Conclusion CMS – Conversational Monitor System Is a operating system that runs within z/VM CMS tasks include writing, testing, and debugging application programs to be used by CMS or z/VM guest systems CMS runs the full-screen editing facility called XEDIT The CMS help facility is a CMS Command that can be accessed when help is needed by entering: help cms CMS supports only a single user, which makes it rather simple. CMS is easy to use and works well with z/VM. CMS pipelines can be used to make tasks easier and more efficient. CMS Application Multitasking allows an application to divide itself into multiple units of execution, which are referred to as threads. XEDIT is a flexible editor in CMS. Application environments that CMS supports include: library services (such as CSE), CMS pipelines, multitasking facilities, OpenExtensions Services, the Reusable Server Kernel, XEDIT, the batch facility, and the help facility. The Shared File System creates file pools to assist file management and improve performance. To access a file pool, you must be authorized by someone with administrator authority for that file pool, or the user PUBLIC must be enrolled. If an administrator gives you an SFS file space in a file pool, you are the only one (other than an administrator) who can create files in that file space, unless you specifically grant this authority to another user. Therefore the System Administrator has the authority to create an SFS directory and the file pools needed. The CMS commands that we covered in this module are basic and easy to use, in future modules we will get into more complex commands.
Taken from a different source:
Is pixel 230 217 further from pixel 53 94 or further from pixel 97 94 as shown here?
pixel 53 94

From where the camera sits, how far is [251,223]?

Glossary Conversational Monitor System (CMS)- A component of z/VM that runs in a virtual machine and provides both the interactive z/VM end-user interface and the general z/VM application programming interface. CMS runs only under the control of the z/VM Control Program (CP). CMS Pipelines- CMS job control product for z/VM that enables complex tasks to be specified and executed. CMS Pipelines has three parts – a command parser, a library of built-in programs, and a dispatcher. Callable Services Library-A package of CMS routines that can be stored as an entity and made available to a high-level language, REXX, or an assembler program.

Glossary File pool-A collection of minidisks managed by a file pool server. It contains user files and directories and associated control information. The files and directories for many users can be contained in a single file pool. Group Control System (GCS)- A component of z/VM, consisting of a named saved system that the user can IPL and run in a virtual machine. It provides simulated MVS services and unique supervisor services to help support a native SNA network. Initial Program Load (IPL)- The process of loading an operating system into a machine OpenExtensions Services- The VM implementation of three POSIX standards

Glossary OpenExtensions Shell and Utilities- provides application development tools and an interactive environment in support of the POSIX application environment. REXX/VM- (REstructed eXtended eXecutor programming language) processes English-like commands. XEDIT- A full-screen editing facility that runs under CMS.

References CMS Command and Utility Reference. Manual Number: SC24-6010-02. Third Edition (May 2002). CMS User’s Guide. Manual Number: SC24-6009-00. First Edition (July 2001).